好在,那个一路上哭哭啼啼的崔知明,现在已经被他藏了起来。
他没想到崔知明这么能哭。
从离开了乾元观他就开始哭,一会儿又说后悔,一会儿又担心周君之会不会被责罚,一会儿又说连累自己,干脆要沈毓真把他交出去。沈毓真听了一路,雷打不动是一个都不回应,偏偏这崔知明不知好歹,每天还都在磨他。
沈毓真当真是烦不胜烦。
当然这其中也少不了崔知明大吐苦水,一会儿说他母妃在宫中如何受苦,他见不得母亲遭受欺凌才被迫选择同红莲教合作;一会儿又说乾元观中除了大师兄,别人的人对他也不好,他同红莲教合作也是想给乾元观一点教训……云云总总说了一大堆,又一副天然可怜的模样,好像自己真的是无辜受害者一样。
沈毓真心中明镜似的,便也只是听着,不回应。崔知明约莫也是发现沈毓真并没有他想象的那么热情,说了半路话也便少了,后来更是因为沈毓真下毒的关系而活力尽失,如今也只能躺在床上狗延残喘了。
沈毓真最终调出来的毒药无色无味,并非周君之发现的那一款。说实话,七年的时间,他调配过无数种毒药,有的气味过于烈性,有的则是味道明显,最终也只有这无色无味的毒药,最衬他的手。
毕竟混在食物里,不会轻易被人发现。
约莫是因为沈毓真是将他从地牢中救出来的人,又还有淑妃的事情做铺垫,崔知明对沈毓真很是信任,对沈毓真聪外面带回来的食物也丝毫没有怀疑过。不过眼下,他越来越差的身体,似乎引起了他的疑惑,对于沈毓真要将自己带到哪里去,崔知明心中也没有底。
好像沈毓真只是在没有目标的逃亡一样。
因此在沈毓真再度打算出门的时候,崔知明艰难爬了起来,问道:“沈师弟……你要去哪里。”

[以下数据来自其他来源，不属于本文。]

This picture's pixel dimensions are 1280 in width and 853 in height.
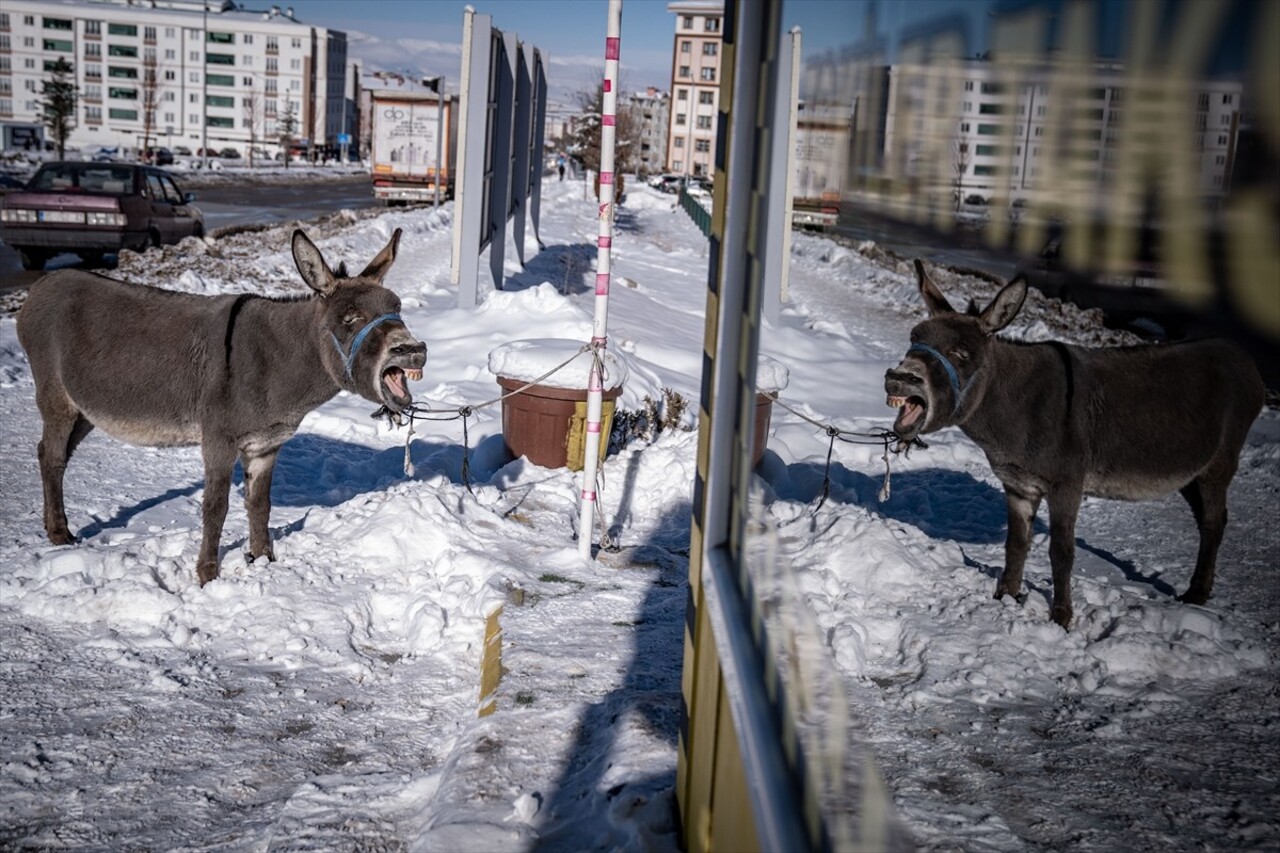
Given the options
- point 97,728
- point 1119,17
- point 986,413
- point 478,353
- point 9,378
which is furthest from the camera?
point 478,353

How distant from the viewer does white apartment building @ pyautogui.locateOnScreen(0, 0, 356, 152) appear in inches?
4409

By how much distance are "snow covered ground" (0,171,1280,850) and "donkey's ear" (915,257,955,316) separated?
44 mm

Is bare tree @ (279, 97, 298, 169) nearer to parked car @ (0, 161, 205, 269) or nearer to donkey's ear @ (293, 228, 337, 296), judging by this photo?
parked car @ (0, 161, 205, 269)

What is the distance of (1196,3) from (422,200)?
134ft

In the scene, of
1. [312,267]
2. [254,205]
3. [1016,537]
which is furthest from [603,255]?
[254,205]

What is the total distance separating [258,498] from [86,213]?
46.0ft

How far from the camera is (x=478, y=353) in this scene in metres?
12.4

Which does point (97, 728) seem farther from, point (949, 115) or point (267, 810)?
point (949, 115)

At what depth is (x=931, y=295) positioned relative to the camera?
188 centimetres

他们现在暂时躲在镇外的破庙里,这破庙漏风漏雨,除了蛇蝎老鼠,算是人迹罕至。
崔知明已经有些爬不起来,在角落中蜷缩着,却对戴着斗笠要出门的沈毓真狠担心。似乎是因为命不久矣的孤独和恐慌,崔知明最近对人的依赖性更强,仿佛要人一天不断地陪伴在身边一样。
沈毓真可不想多在他身边一分钟。
面对崔知明的提问,沈毓真连头也没有回,只是冷漠一样道:“没有米了,我去买一点回来,你在这里一个人不要乱动,不要发出什么声响。”他叮嘱着,眼看着就要出门。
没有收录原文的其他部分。